Dedicated Cython debugging support (e.g. unmangling function and variable names in Call Stack and Locals, hiding all the scaffolding etc) is definitely doable, and it is something that we're considering for future releases, but it won't be there for the first version of mixed-mode debugging. We have a feature request for Cython support as far as editing, Intellisense etc goes (https://pytools.codeplex.com/workitem/542), but it doesn't mention debugging right now, and I think this should be tracked as a separate feature, so feel free to create a new feature request in the tracker!
Coordinator
May 30, 2013 at 9:04 PM
apperception, I've created a feature request for this feature: https://pytools.codeplex.com/workitem/1228 (disable exception support).
May 31, 2013 at 12:20 AM
pminaev, thanks for the numbers! By x3.75 slowdown with "the current code" I assume you're talking about the mixed-mode debugger. Can you please confirm that you also see ~10x slowdown when using the standard debugger, to exclude differences between our two setups?

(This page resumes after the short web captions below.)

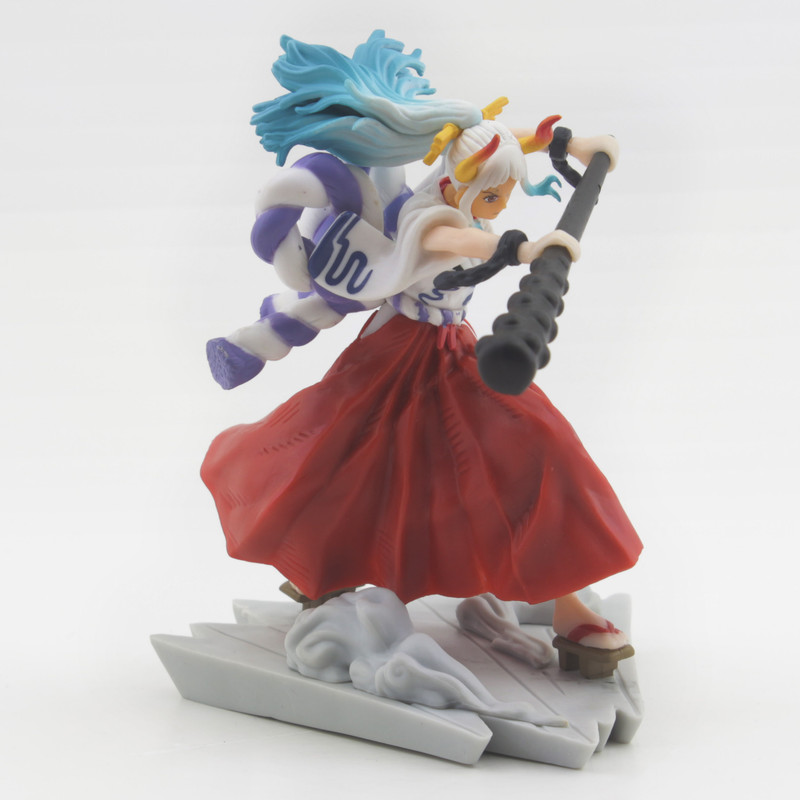 فیگور مدل انیمه کد 1292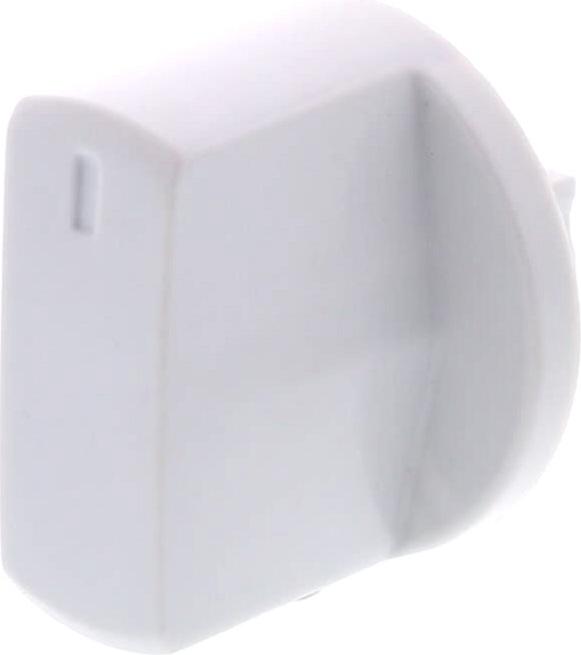 MANETTE Cuisinière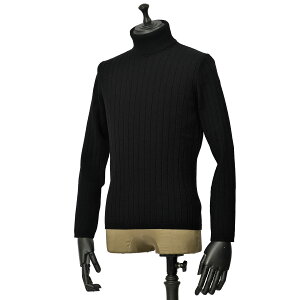 �yFINAL SALE�z�ysizeS,M�zPhil Petter�y�t�B���؃^�[�z�^�[�g���l�b�N���u�j�b�g Roll neck 40 22228 09 �E�[�� �|���E���^�� �u���b�N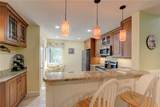 9635 Riverside Drive - Photo 8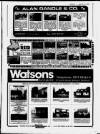 Cheshunt and Waltham Mercury Friday 08 January 1988 Page 63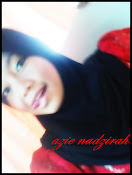 nadzirah :)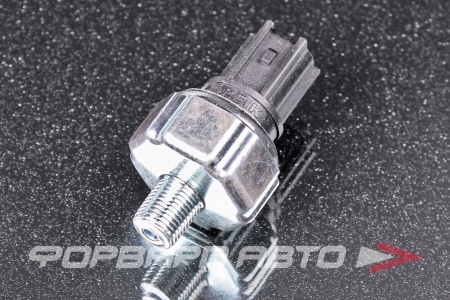 Купить Датчик давления масла DREIK DOP1117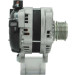 PSH | Generator | 595.578.120.050 PSH | Generator | 595.578.120.050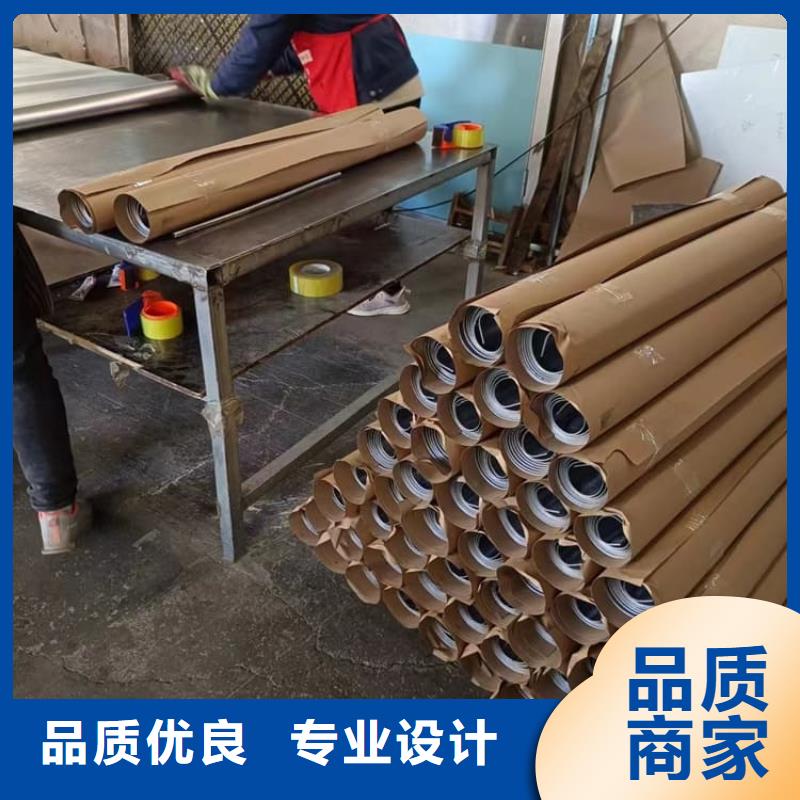 性价比高的3mm防护铅板厂家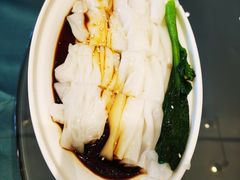 -南园酒家(前进路店)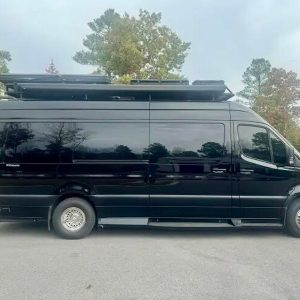 2022 Ultimate Toys Ultimate Rv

As part of the disabling exception support option, could you squeeze more out by doing something like in the link of my last post? It would be nice if the code ran essentially at native speed if when this option is enabled, F5 is pressed and there are no breakpoints.
Coordinator
May 31, 2013 at 12:42 AM
Yes, I do see a significant slowdown with our current debugger, about x10.8; and x3.75 is indeed with the upcoming mixed-mode debugger in its present shape.

I don't think there are considerable gains to be had by implementing the scheme proposed in that SO post for a native debugger - it already has an extremely low overhead for breakpoint checks, especially when you have no active breakpoints (it would then amount to a single null pointer check) - the overhead of Python bytecode interpreter loop will dwarf that. The reason why the overall overhead is still considerable is that, when a trace function is registered, Python disables certain optimizations that it otherwise has in the aforementioned interpreter loop, and it also needs to start keeping track of line numbers to report them. This can only be fully prevented by not registering a trace function at all, on any frame in the stack - but we need it for breakpoints, even if it just immediately returns after a quick check.

I do have some ideas about how breakpoints could be implemented without relying on trace func to give virtually zero-overhead debugging (even with breakpoints set!), but it's only a vague notion and not a detailed plan, and in any case it would be a major feature requiring considerable development time - so there's no chance of that getting there in this release.
Dec 12, 2013 at 3:53 PM
Since this post has been a few months and both VS and PTVS probably got new version came out. I would just like to confirm to have the similar slow debugging issue with VS 2012 and PTVS 2.0 (with numpy in my code as well, however I have a feeling even without numpy, the issue still remains, user-handled exceptions all unchecked).
It would be nice for the debugger to speed up a little.